Losing a spouse is one of the most difficult things a person can experience. Yet, when it comes to estate planning, many fail to consider the impact that remarriage can have on their children. If your parent passes away and their estate is left outright to their second spouse, you may find yourself facing a loss not just of a parent, but also of any inheritance you were counting on. In this blog, we’ll explore why planning ahead for second spouses is crucial when it comes to protecting your estate, and what you can do to ensure your loved ones are taken care of.
Parents Remarrying Is Natural
The reality is, the vast majority of people whose spouses die do remarry. While this is a natural part of the grieving process, it can have serious implications for the children of the deceased. If your parents leave their estate outright to their second spouse, as most do, that money will go to their own children, and not to you. It’s not that your stepmother or stepfather is a bad person. It’s just human nature that they will want to protect their own children’s interests. This is why, if your parents haven’t planned ahead, chances are great that their children will pay the price. To avoid this, it’s important to have an honest and open conversation with your parents about their wishes for their estate, and to ensure that these are reflected in their estate plan.
Loosing Your Inheritance
Let’s take the example of Bill and Ann. Bill and Ann had a longtime marriage, a lot of kids, and a lot of grandchildren. They always fought over one thing, whether or not to put an inground pool in the backyard. Bill didn’t want the pool, but Ann did. So when Bill died, Ann had a simple will that left all of his money outright to her. The first thing Ann did was put in that pool, and it worked great. However, when the fall came, Ann was left alone with a pool, but had no one to spend time with.

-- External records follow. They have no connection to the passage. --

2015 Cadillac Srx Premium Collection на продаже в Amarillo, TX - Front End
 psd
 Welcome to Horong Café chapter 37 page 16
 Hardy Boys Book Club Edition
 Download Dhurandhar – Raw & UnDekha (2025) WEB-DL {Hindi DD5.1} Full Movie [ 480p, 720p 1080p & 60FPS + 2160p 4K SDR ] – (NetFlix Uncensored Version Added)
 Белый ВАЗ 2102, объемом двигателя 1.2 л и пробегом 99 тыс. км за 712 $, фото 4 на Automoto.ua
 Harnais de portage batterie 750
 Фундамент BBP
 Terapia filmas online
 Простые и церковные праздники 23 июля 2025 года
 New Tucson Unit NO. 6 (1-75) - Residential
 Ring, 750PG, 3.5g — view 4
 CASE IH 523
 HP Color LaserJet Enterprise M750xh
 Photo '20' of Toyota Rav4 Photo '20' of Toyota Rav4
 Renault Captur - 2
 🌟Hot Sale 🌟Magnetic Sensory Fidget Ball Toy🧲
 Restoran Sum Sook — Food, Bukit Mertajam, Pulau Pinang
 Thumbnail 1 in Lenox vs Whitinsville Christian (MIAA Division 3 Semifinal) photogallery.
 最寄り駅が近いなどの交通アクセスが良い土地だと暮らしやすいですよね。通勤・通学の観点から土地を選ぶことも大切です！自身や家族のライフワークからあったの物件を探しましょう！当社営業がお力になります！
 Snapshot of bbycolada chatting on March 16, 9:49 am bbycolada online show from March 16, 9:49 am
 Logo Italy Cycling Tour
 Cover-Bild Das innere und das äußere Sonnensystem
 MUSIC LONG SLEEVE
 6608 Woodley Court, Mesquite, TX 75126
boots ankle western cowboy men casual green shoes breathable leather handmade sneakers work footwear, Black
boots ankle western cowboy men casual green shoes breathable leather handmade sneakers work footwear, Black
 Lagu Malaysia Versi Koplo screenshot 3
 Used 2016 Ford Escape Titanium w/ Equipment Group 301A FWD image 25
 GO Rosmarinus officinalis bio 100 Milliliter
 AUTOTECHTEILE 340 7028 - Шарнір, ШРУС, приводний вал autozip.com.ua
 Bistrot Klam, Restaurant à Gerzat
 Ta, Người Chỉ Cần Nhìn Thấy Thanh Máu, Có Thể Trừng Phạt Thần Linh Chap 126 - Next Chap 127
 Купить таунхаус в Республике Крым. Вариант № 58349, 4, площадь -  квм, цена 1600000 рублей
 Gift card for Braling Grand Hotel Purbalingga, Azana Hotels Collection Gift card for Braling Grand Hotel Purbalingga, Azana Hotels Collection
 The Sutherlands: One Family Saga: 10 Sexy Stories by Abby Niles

Of course, this example is just one scenario, and everyone’s situation is unique. The bottom line is that no one can predict the future, but everyone should plan for it. If you want to protect your estate and ensure that your children are taken care of, it’s important to work with an experienced estate planning attorney who can help you develop a comprehensive plan that takes into account all of your wishes for your estate, including your wishes for any second spouse.
Creating A Trust To Protect Your Family
One option is to create a trust that provides for your second spouse during their lifetime, but ensures that your assets are preserved for your children after your second spouse’s death. Another option may be to work with your second spouse to develop a plan that takes into account both of your wishes for your estates. Whatever your situation, the key is to have an open and honest conversation with your family, to ensure that everyone is on the same page, and to work with an experienced attorney who can help you develop a plan that meets your unique needs.
Losing a spouse is hard enough, but finding out that your inheritance has been left to your stepmother or stepfather can make an already difficult situation even more challenging. To avoid this, it’s important to plan ahead for second spouses. By having an open and honest conversation with your parents about their wishes for their estate, and working with an experienced estate planning attorney, you can ensure that your loved ones are taken care of, and that your parent’s wishes for their estate are fulfilled. Remember, no one can predict the future, but everyone can plan for it.